なんだか、今日は、平野さん(ここで明らかにするが、Y建設工業の担当者も施主と同じ平野さんで、施主の平野さんは少しばかりの縁を感じていた。)は、落ち着きがなく、打ち合わせもそぞろに会社へ帰ってしまった。
実施見積もりの打ち合わせは、次回となり、戦いの火蓋は切って落とされたのだが、天王山は次週持ち越しとなった。

しかし、「桃太郎の2番目の助っ人、おさるさま」が、かくして決まっていった。

●2000.03.22

今日から、月末まで、私は、関西、中国、四国、九州と永遠と巡業することになっていた。
実施図面を完成させなければならない。
コスト調整の嵐とそれに見合った図面の完成。

出張しながら、遠隔操作で、図面を完遂させる。
このために、先週からモバイラーになった。
出張先のホテルで、メールに添付されてきた図面をチェックしながら、訂正個所を返送する。
えんえんとその繰り返しだった。

しかし、便利な世の中になったもんだ。
ファックスでのやりとりだと、放浪している私のもとに、宿が決まらないと送れない。
しかし、メールであれば、こっちの都合関係なく、また向こうの都合関係なく送っておくことができるのだ。

そうそう、いつからだっただろうか、平野さんともファックスのやりとりから、メールでのコミュニケーションに切り替わっていた。
口に出して言いにくいことでも、お互いに心の交流ができるのは、電子メールのいいところかもしれない。

延々と、悶々と、旅先から実施設計図書に、あかを入れる作業が続いていた。

●2000.03.30

遠隔操作で、書き上げた実施図面をもとにY建設工業の平野さんと打ち合わせを行った。
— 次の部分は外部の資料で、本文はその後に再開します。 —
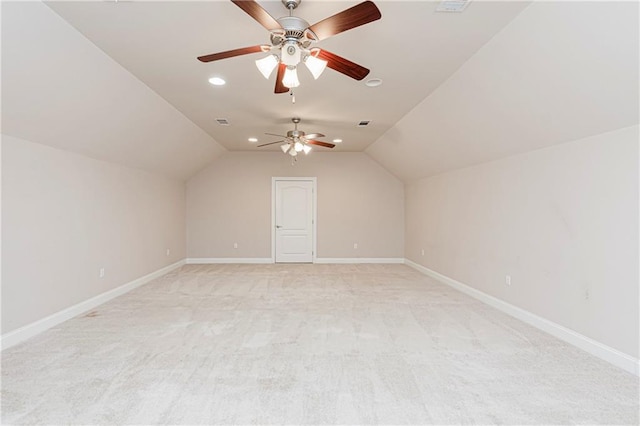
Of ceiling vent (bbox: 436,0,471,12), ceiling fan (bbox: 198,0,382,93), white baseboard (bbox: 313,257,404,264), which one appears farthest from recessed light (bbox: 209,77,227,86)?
white baseboard (bbox: 313,257,404,264)

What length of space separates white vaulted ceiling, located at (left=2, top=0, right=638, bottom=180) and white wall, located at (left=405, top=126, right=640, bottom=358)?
0.24 m

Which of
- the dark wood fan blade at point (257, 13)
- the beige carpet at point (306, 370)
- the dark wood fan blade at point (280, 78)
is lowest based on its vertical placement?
the beige carpet at point (306, 370)

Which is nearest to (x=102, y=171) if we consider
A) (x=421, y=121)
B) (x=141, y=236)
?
(x=141, y=236)

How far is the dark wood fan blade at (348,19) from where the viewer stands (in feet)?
5.32

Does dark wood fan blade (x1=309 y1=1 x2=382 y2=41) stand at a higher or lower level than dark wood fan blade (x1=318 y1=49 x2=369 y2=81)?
higher

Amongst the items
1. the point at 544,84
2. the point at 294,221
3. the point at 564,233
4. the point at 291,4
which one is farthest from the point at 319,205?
the point at 291,4

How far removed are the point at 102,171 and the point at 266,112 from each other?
242 cm

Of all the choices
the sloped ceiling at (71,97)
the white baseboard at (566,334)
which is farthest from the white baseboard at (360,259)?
the sloped ceiling at (71,97)

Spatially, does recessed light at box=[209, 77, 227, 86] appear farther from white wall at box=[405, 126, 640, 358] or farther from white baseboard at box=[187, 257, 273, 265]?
white baseboard at box=[187, 257, 273, 265]

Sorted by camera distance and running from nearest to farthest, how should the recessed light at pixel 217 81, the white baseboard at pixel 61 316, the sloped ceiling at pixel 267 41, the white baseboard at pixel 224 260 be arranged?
1. the sloped ceiling at pixel 267 41
2. the white baseboard at pixel 61 316
3. the recessed light at pixel 217 81
4. the white baseboard at pixel 224 260

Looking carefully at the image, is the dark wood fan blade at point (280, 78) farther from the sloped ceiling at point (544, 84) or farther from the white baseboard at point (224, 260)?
the white baseboard at point (224, 260)

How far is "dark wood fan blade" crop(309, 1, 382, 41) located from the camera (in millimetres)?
1621

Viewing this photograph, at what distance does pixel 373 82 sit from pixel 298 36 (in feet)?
5.60

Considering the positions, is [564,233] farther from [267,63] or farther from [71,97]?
[71,97]
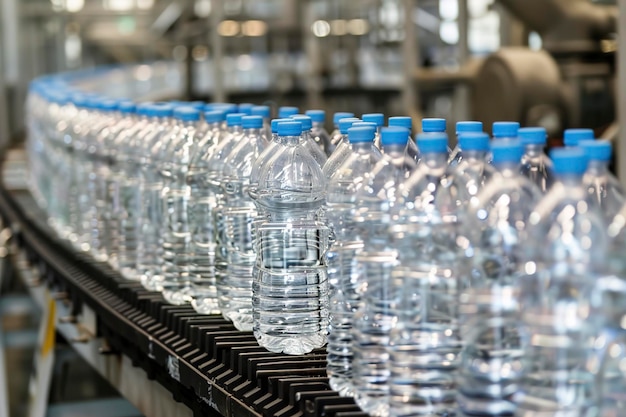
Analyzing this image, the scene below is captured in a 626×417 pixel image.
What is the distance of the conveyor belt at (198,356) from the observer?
5.91 ft

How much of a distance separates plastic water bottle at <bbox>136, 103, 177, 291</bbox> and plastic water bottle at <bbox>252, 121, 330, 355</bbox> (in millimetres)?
721

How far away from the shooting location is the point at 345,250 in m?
1.85

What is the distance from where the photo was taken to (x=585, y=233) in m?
1.34

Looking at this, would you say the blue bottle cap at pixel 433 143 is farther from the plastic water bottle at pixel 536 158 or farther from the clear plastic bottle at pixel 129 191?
the clear plastic bottle at pixel 129 191

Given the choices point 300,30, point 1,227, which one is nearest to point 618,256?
point 1,227

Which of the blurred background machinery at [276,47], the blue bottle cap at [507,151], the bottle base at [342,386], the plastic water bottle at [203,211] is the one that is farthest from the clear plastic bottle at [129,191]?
the blurred background machinery at [276,47]

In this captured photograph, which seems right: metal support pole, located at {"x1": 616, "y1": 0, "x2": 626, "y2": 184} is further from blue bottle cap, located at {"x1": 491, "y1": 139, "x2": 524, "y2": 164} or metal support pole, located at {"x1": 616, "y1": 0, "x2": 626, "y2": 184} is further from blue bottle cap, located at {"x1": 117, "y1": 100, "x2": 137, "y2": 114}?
blue bottle cap, located at {"x1": 491, "y1": 139, "x2": 524, "y2": 164}

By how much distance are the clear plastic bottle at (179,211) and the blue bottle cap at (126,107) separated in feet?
1.69

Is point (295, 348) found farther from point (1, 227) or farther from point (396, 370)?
point (1, 227)

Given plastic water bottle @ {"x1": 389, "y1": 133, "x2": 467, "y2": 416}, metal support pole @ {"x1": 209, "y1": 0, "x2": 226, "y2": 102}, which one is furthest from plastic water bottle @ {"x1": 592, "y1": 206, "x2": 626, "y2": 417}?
metal support pole @ {"x1": 209, "y1": 0, "x2": 226, "y2": 102}

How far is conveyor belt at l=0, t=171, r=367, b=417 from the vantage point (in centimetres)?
180

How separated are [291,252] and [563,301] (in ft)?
2.99

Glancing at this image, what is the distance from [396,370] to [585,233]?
0.39 metres

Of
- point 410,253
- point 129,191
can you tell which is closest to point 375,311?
point 410,253
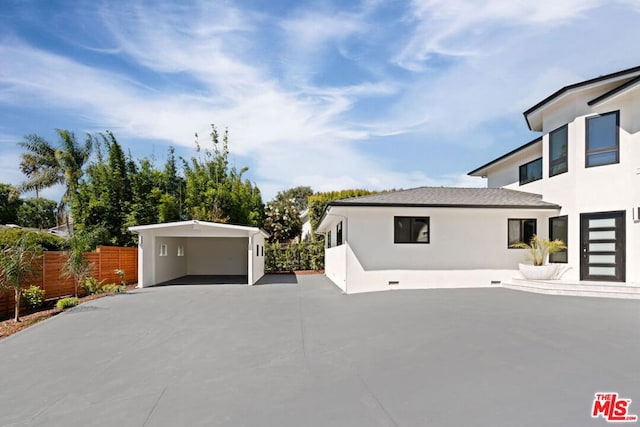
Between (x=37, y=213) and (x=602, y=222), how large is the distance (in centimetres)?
5257

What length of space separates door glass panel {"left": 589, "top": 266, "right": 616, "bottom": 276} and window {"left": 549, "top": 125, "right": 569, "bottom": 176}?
11.2 ft

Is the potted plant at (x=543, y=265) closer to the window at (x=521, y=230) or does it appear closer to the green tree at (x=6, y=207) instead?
the window at (x=521, y=230)

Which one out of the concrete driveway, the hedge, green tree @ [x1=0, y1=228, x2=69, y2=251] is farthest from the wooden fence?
the hedge

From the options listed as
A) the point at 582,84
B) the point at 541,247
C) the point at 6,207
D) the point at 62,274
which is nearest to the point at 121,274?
the point at 62,274

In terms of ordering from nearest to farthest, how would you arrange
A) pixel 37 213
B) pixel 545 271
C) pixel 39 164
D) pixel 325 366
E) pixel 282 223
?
1. pixel 325 366
2. pixel 545 271
3. pixel 39 164
4. pixel 282 223
5. pixel 37 213

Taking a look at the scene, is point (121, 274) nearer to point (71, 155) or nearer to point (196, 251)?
point (196, 251)

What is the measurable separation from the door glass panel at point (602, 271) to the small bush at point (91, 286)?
16.6 metres

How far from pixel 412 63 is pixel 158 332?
11.2 metres

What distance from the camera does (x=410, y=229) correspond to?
12.6m

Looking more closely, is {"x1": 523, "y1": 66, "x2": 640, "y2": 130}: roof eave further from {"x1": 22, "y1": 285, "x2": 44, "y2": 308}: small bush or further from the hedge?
{"x1": 22, "y1": 285, "x2": 44, "y2": 308}: small bush

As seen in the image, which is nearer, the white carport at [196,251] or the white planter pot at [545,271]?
the white planter pot at [545,271]

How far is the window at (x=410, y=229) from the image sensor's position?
1252cm

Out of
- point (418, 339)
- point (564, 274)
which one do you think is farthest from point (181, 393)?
point (564, 274)

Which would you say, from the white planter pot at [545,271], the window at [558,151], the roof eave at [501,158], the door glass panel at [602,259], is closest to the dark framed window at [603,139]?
the window at [558,151]
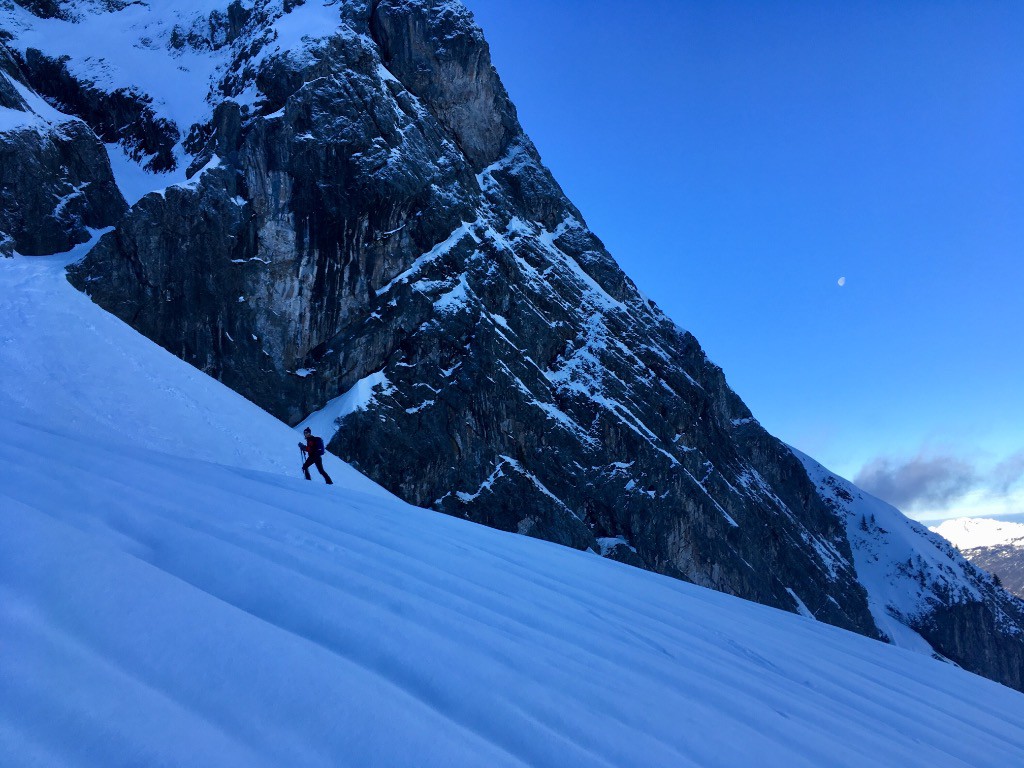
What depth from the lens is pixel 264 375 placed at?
3191 centimetres

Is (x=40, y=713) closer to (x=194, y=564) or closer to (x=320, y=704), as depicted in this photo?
(x=320, y=704)

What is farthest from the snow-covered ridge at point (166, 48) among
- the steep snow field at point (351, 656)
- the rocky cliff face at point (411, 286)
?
the steep snow field at point (351, 656)

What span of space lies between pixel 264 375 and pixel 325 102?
642 inches

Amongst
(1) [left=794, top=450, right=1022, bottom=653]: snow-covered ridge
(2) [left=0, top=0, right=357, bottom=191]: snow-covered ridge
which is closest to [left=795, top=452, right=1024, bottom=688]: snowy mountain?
(1) [left=794, top=450, right=1022, bottom=653]: snow-covered ridge

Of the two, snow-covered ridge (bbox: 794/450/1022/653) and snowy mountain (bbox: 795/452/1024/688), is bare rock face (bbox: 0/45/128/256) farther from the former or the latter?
snow-covered ridge (bbox: 794/450/1022/653)

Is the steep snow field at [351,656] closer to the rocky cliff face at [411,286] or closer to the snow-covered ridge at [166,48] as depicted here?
Result: the rocky cliff face at [411,286]

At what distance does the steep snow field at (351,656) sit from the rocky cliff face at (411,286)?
2743 centimetres

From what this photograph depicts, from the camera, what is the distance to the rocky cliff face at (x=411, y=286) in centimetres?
3183

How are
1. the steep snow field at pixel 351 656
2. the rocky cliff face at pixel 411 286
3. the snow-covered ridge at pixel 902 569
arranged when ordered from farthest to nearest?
the snow-covered ridge at pixel 902 569, the rocky cliff face at pixel 411 286, the steep snow field at pixel 351 656

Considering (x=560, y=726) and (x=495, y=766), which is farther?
(x=560, y=726)

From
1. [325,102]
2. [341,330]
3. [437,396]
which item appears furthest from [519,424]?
[325,102]

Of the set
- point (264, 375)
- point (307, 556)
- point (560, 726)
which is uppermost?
point (264, 375)

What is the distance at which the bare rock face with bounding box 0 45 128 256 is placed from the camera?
2928 cm

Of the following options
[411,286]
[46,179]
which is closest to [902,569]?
[411,286]
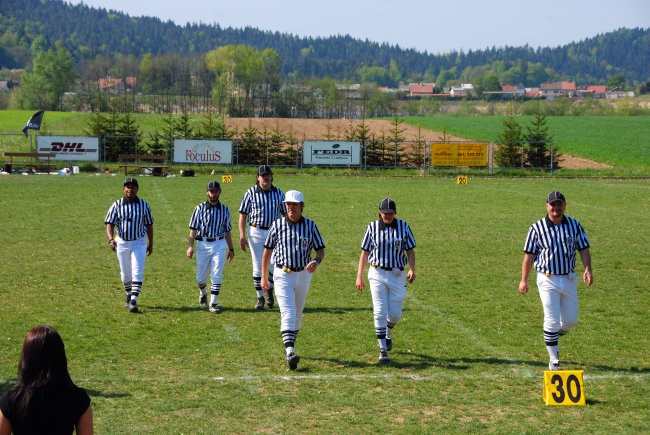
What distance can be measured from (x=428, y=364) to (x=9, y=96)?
148569 mm

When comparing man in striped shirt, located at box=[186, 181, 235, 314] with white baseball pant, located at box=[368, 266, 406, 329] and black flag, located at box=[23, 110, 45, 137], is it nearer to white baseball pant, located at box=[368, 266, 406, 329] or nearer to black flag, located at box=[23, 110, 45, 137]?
white baseball pant, located at box=[368, 266, 406, 329]

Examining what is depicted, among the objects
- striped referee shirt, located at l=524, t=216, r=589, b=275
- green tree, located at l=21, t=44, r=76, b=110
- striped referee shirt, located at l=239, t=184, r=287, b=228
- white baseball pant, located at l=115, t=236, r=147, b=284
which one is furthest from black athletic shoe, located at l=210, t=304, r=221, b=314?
green tree, located at l=21, t=44, r=76, b=110

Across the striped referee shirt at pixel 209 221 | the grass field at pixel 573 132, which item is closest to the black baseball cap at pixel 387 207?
the striped referee shirt at pixel 209 221

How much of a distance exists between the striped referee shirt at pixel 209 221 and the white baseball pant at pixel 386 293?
3929 millimetres

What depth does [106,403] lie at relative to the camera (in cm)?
897

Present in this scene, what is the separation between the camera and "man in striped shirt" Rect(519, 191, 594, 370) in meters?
10.3

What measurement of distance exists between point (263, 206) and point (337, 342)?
3369 millimetres

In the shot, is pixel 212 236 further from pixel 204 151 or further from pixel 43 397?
pixel 204 151

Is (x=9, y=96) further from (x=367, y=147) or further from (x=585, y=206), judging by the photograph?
(x=585, y=206)

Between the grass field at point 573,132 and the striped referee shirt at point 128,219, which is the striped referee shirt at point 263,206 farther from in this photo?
the grass field at point 573,132

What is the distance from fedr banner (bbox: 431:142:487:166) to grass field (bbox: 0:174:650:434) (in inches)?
1054

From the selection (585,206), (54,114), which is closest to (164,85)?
(54,114)

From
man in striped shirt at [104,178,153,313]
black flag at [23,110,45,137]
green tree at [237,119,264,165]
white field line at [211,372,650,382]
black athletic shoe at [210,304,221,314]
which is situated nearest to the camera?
white field line at [211,372,650,382]

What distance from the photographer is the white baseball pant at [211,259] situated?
13898mm
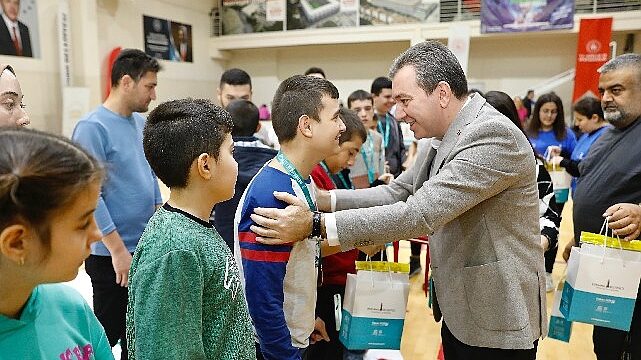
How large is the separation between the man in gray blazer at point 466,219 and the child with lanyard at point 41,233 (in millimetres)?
589

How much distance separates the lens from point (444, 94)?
1550 millimetres

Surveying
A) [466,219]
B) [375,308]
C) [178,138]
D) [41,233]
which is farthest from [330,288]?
[41,233]

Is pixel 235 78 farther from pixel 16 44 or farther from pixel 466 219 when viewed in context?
pixel 16 44

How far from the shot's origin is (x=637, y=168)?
2061 mm

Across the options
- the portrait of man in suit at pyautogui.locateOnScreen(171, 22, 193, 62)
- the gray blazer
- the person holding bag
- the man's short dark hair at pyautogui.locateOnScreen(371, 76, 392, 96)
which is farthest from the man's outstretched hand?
the portrait of man in suit at pyautogui.locateOnScreen(171, 22, 193, 62)

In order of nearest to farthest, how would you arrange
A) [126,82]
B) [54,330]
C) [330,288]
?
[54,330], [330,288], [126,82]

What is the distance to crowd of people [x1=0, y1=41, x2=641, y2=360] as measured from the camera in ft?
2.69

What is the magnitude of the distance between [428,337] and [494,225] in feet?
6.67

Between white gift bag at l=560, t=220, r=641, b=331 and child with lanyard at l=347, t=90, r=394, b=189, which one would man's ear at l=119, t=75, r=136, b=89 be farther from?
white gift bag at l=560, t=220, r=641, b=331

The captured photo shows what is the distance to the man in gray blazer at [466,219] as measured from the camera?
4.67 ft

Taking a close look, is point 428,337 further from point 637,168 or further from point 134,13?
point 134,13

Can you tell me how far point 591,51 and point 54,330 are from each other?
11.6m

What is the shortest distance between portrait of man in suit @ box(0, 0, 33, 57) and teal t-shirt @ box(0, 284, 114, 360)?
9.53 metres

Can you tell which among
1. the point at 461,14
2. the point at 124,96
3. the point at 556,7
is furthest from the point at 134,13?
the point at 124,96
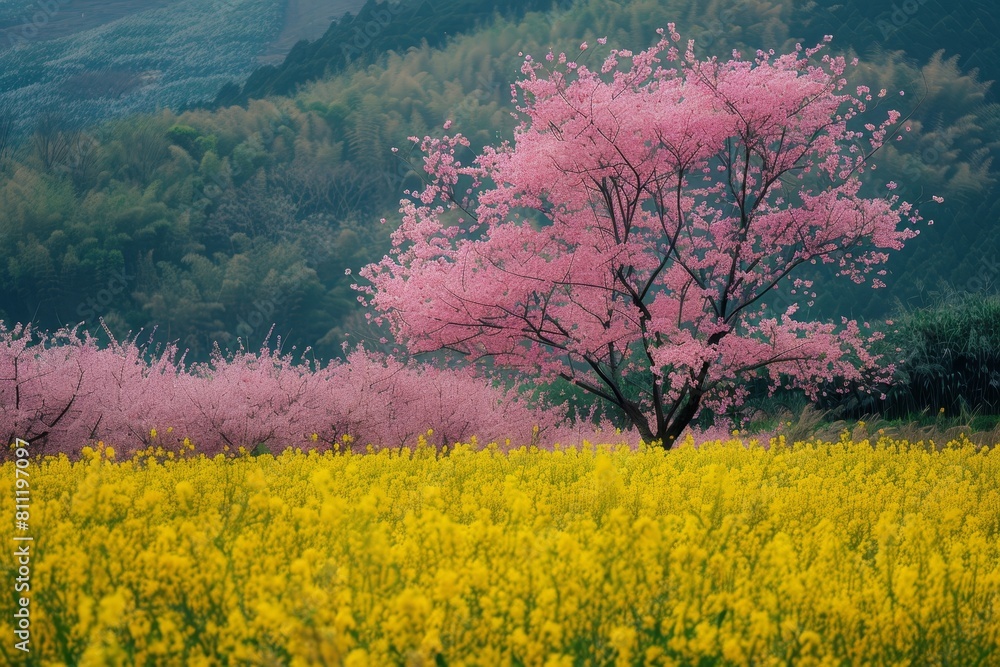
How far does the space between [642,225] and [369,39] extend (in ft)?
170

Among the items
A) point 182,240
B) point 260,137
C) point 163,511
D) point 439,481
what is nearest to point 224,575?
point 163,511

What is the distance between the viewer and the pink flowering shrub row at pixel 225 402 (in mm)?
9125

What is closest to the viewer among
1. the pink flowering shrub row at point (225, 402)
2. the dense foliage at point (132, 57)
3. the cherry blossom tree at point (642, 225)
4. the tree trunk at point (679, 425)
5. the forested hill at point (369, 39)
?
the pink flowering shrub row at point (225, 402)

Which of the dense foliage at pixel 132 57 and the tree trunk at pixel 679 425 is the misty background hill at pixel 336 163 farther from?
the tree trunk at pixel 679 425

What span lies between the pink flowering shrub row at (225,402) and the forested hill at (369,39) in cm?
5034

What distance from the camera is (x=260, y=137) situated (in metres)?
50.4

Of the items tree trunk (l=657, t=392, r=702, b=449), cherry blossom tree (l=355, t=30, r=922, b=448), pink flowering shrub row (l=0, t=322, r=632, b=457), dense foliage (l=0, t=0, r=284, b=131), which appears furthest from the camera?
dense foliage (l=0, t=0, r=284, b=131)

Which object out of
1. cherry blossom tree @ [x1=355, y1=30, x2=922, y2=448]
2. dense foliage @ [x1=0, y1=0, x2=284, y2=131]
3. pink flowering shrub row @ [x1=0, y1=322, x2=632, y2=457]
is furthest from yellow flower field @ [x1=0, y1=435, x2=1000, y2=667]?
dense foliage @ [x1=0, y1=0, x2=284, y2=131]

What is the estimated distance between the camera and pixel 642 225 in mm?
11602

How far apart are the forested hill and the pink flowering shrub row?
50.3 meters

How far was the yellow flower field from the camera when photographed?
3.01 meters

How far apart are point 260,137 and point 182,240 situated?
28.6 feet

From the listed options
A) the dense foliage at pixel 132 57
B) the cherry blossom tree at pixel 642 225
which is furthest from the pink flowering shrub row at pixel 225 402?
the dense foliage at pixel 132 57

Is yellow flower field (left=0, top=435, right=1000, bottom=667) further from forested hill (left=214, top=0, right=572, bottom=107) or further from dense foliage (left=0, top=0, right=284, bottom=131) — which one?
dense foliage (left=0, top=0, right=284, bottom=131)
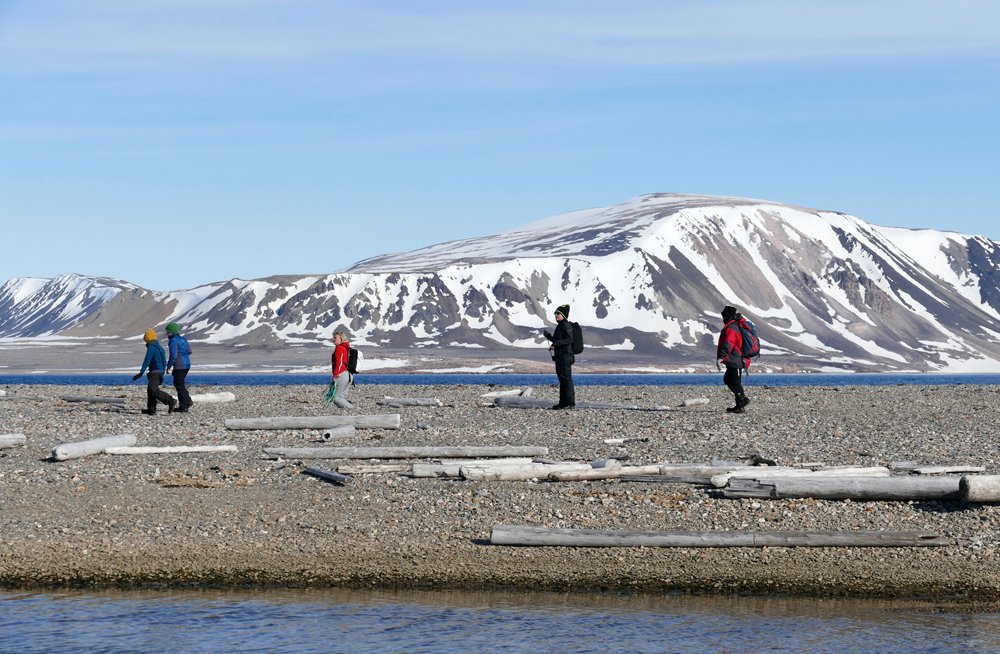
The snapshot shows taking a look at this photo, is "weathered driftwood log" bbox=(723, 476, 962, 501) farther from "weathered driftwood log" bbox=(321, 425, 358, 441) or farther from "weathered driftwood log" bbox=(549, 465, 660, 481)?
"weathered driftwood log" bbox=(321, 425, 358, 441)

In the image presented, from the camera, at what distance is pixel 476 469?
19672 mm

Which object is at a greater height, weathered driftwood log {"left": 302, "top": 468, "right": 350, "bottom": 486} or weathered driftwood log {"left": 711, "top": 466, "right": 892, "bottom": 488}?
weathered driftwood log {"left": 711, "top": 466, "right": 892, "bottom": 488}

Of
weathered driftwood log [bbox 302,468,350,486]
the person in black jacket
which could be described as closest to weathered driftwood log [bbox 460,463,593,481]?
weathered driftwood log [bbox 302,468,350,486]

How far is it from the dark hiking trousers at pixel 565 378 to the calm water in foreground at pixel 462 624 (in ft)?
54.4

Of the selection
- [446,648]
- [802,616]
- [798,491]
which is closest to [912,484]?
[798,491]

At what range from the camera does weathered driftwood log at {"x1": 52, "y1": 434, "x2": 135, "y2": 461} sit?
2212 centimetres

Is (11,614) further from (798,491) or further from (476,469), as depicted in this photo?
(798,491)

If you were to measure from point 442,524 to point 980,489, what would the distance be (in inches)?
274

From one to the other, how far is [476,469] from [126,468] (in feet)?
19.6

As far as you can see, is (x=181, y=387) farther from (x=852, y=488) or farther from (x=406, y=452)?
(x=852, y=488)

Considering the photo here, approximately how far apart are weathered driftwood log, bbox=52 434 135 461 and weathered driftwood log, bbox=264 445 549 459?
3.20 m

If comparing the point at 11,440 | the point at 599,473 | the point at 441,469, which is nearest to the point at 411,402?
the point at 11,440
(以降Y平野とする)
午後1時から始まった。

今日は、時間をたっぷりととっておいてくださいと伝えてあった。
打ち合わせは、さわやかに永遠と続いた。

私の主義としては、コストを落としていくときに、業者さんにとって、理不尽なやり方はしたくないと思っている。
理詰めで、公平に、見積書と図面をできるだけリンクするようにしていく。
図面を見ただけではわからない、見積もる側の勘違い、図面を書いた方の私でも、図面では表せない微妙な表現などを業者さんとひとつひとつ確認しながら、洗い出していくのだ。
その際に、もっとも大切なことは、お互いにフェアに向き合うことなのである。
何に向かって向き合うかというと、本プロジェクトの総元締めである平野さんという施主の利益確保に向かって、設計者と工事業者が向き合うことなのである。

施主=設計者(代理人)=工事業者。
これは、完全な、三角関係でなければならない。
施主=設計者(代理人)=工事業者=施主=設計者・・・・という三角関係。
だれが、誰かと戦うといった関係ではないのだ。
三者が手を取り、支え合い、進めていかなければならない、大プロジェクトなのだ。

永遠とやって、少しだけ、光が見えてきたようだ。
しばらく、私は、また別のプロジェクトに翻弄されるので、4/7の地鎮祭までに実施見積もりをよろしくと伝えて本日の打ち合わせは、終了した。